Enunciado del problema: Extrae sin ningún cambio las líneas de las entradas de abajo: empieza en la línea que contiene "At what height" y termina con la última línea de las entradas.

(Entradas de datos)
___
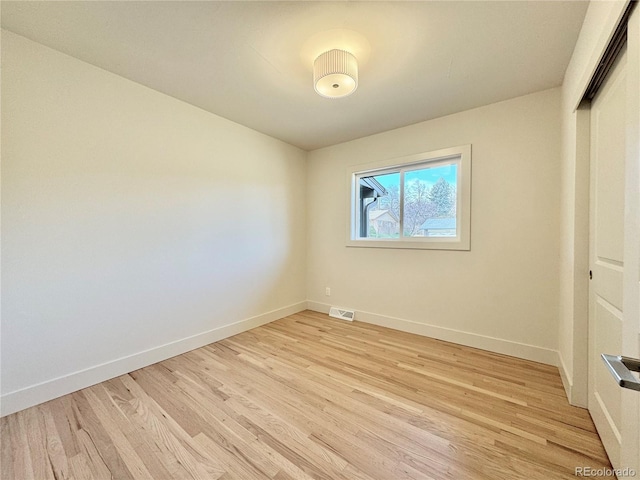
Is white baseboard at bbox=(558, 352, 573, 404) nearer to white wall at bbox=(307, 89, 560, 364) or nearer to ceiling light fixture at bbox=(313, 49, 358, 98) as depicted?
white wall at bbox=(307, 89, 560, 364)

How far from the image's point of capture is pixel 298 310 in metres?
3.70

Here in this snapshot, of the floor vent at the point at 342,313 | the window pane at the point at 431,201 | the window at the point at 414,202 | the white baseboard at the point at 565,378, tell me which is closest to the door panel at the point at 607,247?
the white baseboard at the point at 565,378

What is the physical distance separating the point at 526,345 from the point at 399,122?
2556 mm

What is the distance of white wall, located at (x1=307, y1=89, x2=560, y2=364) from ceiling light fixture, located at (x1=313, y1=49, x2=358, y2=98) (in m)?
1.46

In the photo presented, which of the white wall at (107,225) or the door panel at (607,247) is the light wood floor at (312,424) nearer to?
the door panel at (607,247)

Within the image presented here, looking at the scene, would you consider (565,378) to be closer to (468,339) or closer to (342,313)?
(468,339)

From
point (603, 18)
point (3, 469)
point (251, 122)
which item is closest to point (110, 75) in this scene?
point (251, 122)

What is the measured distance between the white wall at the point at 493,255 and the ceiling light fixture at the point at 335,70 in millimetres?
1465

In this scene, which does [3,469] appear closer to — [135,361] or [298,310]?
[135,361]

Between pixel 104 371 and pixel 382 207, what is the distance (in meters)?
3.19

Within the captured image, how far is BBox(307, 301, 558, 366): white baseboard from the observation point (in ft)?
7.07

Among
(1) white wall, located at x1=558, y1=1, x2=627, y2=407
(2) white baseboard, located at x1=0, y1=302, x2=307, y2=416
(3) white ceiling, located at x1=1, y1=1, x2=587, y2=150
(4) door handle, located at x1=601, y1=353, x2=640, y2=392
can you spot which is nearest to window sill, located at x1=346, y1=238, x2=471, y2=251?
(1) white wall, located at x1=558, y1=1, x2=627, y2=407

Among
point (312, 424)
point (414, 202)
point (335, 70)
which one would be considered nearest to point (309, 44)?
point (335, 70)

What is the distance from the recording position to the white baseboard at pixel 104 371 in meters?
1.57
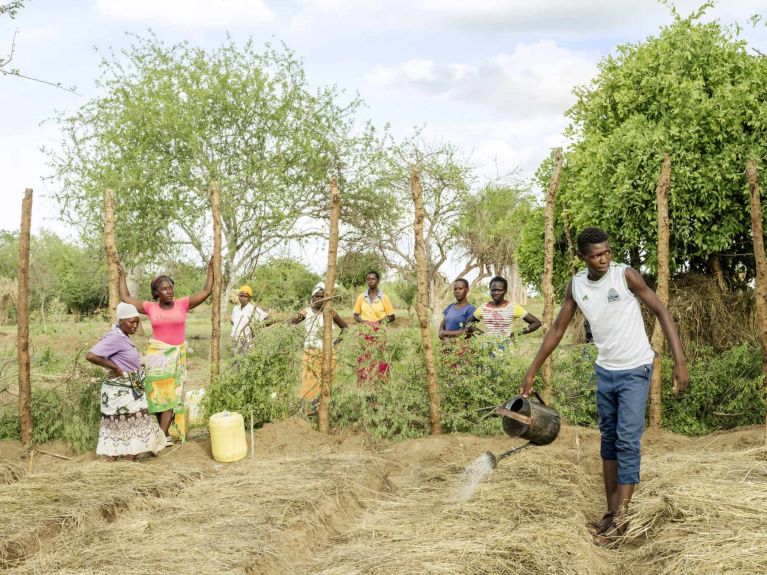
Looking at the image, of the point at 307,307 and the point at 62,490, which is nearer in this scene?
the point at 62,490

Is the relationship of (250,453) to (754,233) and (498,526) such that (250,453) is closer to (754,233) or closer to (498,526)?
(498,526)

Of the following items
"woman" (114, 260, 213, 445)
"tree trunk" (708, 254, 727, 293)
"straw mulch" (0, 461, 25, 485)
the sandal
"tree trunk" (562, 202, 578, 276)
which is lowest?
the sandal

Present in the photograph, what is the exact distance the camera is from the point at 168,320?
615 centimetres

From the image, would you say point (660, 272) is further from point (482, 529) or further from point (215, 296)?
point (215, 296)

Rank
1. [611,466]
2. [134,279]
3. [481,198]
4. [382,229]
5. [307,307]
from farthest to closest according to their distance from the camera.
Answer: [481,198] → [382,229] → [134,279] → [307,307] → [611,466]

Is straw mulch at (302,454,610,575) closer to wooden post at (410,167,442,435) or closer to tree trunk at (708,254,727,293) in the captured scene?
wooden post at (410,167,442,435)

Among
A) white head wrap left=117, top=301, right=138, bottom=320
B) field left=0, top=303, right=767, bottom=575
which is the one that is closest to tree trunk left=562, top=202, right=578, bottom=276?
field left=0, top=303, right=767, bottom=575

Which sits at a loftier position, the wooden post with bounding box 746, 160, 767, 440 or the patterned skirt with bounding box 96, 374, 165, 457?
the wooden post with bounding box 746, 160, 767, 440

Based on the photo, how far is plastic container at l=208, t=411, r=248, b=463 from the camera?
5.89 m

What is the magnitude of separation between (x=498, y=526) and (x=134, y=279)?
17366 mm

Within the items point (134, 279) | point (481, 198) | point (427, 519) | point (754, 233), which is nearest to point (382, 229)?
point (481, 198)

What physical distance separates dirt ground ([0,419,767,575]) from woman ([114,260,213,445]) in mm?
445

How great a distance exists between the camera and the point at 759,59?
7246 millimetres

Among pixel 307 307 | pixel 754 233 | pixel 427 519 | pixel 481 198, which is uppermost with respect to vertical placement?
pixel 481 198
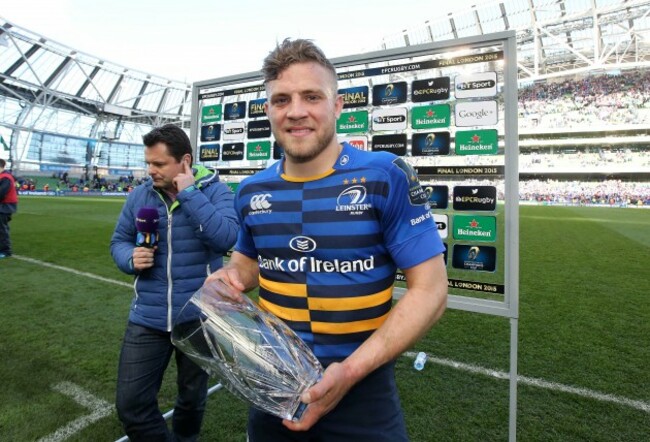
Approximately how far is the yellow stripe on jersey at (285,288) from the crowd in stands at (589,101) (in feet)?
191

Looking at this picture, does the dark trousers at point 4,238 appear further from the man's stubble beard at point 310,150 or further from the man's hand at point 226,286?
the man's stubble beard at point 310,150

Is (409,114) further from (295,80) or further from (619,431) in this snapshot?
(619,431)

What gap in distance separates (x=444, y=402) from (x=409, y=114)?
94.2 inches

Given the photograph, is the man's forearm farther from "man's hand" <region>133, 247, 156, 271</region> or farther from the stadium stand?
the stadium stand

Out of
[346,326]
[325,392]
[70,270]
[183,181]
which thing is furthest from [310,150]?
[70,270]

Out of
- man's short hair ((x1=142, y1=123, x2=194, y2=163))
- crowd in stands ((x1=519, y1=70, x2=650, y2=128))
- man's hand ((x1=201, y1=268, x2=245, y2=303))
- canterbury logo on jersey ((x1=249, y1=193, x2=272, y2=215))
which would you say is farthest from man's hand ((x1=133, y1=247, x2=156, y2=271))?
crowd in stands ((x1=519, y1=70, x2=650, y2=128))

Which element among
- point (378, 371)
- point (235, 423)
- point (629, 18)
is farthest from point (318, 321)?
point (629, 18)

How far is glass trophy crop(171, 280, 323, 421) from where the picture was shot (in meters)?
1.14

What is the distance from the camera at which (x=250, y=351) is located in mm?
1206

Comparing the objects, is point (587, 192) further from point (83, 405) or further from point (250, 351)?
point (250, 351)

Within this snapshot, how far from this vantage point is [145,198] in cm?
237

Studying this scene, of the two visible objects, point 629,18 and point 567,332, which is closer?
point 567,332

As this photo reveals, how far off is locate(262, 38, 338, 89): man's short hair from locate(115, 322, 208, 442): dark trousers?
173cm

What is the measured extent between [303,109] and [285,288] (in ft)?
2.15
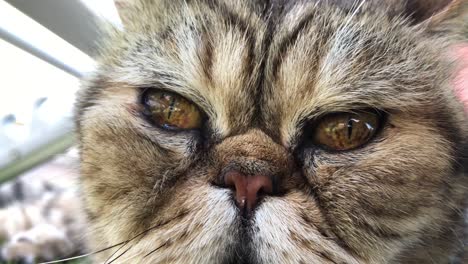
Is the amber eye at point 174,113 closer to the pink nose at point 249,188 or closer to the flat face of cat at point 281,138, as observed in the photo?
the flat face of cat at point 281,138

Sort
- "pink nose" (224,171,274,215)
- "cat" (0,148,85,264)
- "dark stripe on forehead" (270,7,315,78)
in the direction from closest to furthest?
"pink nose" (224,171,274,215)
"dark stripe on forehead" (270,7,315,78)
"cat" (0,148,85,264)

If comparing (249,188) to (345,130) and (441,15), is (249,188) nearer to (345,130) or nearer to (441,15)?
(345,130)

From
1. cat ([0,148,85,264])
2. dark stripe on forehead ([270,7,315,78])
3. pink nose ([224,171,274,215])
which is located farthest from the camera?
cat ([0,148,85,264])

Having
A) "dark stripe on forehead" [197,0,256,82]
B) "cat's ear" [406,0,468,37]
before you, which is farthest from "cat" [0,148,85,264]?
"cat's ear" [406,0,468,37]

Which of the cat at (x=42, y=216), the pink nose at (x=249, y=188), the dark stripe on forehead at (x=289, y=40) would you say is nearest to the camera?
the pink nose at (x=249, y=188)

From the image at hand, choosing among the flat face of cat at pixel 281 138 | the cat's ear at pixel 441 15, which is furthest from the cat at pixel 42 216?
the cat's ear at pixel 441 15

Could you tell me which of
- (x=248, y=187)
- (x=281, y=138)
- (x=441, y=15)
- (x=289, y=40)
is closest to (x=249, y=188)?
(x=248, y=187)

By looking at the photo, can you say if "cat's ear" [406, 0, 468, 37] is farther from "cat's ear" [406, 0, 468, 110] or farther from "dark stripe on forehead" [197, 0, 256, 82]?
"dark stripe on forehead" [197, 0, 256, 82]
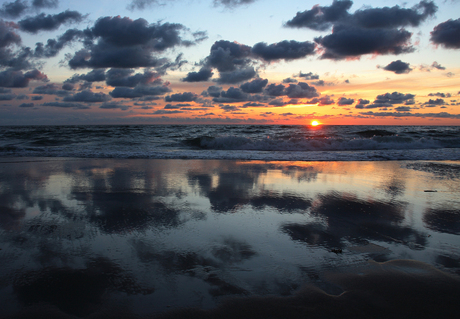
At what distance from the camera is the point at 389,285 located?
7.63ft

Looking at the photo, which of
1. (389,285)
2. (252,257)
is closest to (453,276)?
(389,285)

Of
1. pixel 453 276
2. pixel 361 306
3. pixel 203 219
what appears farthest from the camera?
pixel 203 219

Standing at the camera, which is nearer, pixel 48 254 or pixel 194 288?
pixel 194 288

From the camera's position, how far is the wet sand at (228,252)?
2.08 meters

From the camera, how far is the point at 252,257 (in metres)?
2.78

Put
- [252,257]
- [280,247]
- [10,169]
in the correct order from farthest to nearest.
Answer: [10,169] < [280,247] < [252,257]

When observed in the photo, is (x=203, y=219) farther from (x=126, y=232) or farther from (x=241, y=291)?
(x=241, y=291)

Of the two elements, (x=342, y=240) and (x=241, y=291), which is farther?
(x=342, y=240)

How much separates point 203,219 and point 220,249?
1.00 metres

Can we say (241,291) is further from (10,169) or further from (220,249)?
(10,169)

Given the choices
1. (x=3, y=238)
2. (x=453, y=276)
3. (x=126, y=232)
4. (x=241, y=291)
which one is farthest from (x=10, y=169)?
(x=453, y=276)

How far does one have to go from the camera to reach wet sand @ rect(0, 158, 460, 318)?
2.08m

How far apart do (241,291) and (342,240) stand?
63.7 inches

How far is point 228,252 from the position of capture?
2885mm
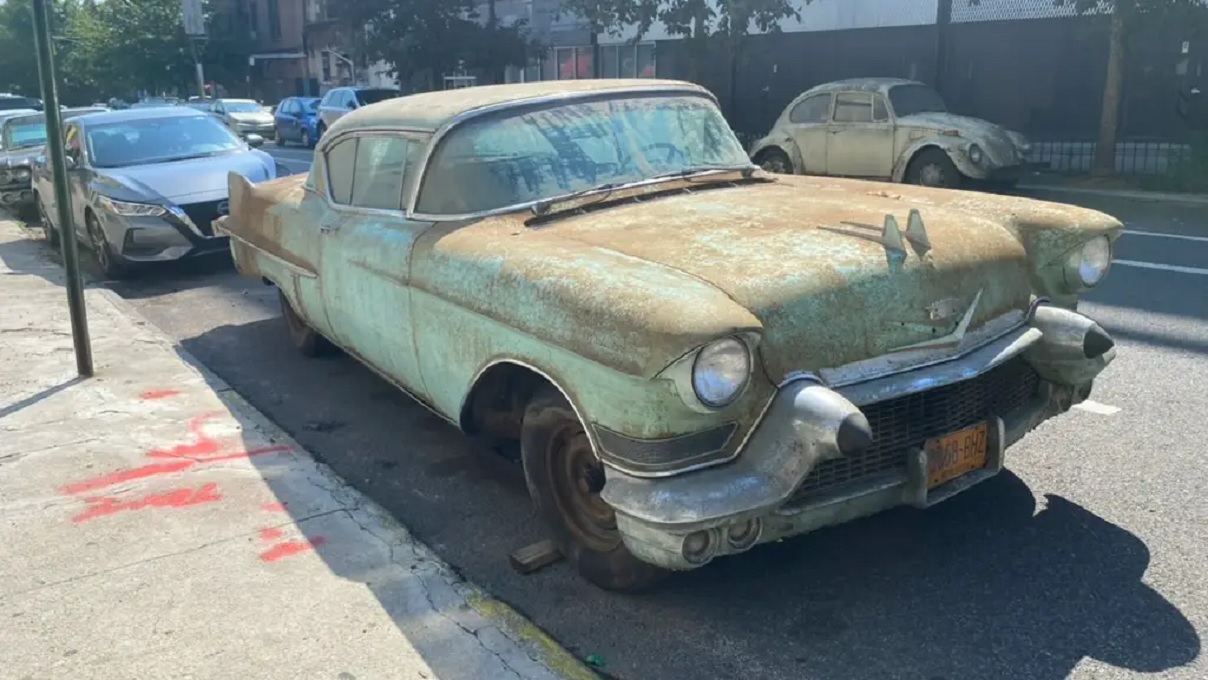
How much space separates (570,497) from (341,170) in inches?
103

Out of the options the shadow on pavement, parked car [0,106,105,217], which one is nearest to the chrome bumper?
the shadow on pavement

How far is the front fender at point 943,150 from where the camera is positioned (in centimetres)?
1326

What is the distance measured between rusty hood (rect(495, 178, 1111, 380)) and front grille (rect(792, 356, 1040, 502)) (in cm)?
19

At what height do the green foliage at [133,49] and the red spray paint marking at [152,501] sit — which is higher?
the green foliage at [133,49]

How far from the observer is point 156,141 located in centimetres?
1052

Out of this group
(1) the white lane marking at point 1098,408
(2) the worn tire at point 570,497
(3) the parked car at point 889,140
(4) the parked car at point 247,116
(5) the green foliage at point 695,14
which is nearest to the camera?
___
Resultado a continuación:
At what height do the green foliage at [133,49] and the red spray paint marking at [152,501] sit — which is higher?
the green foliage at [133,49]

How far from the observer is point 156,141 located in centimetres?
1052

Out of this group
(1) the white lane marking at point 1098,408
(2) the worn tire at point 570,497
(3) the parked car at point 889,140
(4) the parked car at point 247,116
(5) the green foliage at point 695,14
which is nearest to the camera?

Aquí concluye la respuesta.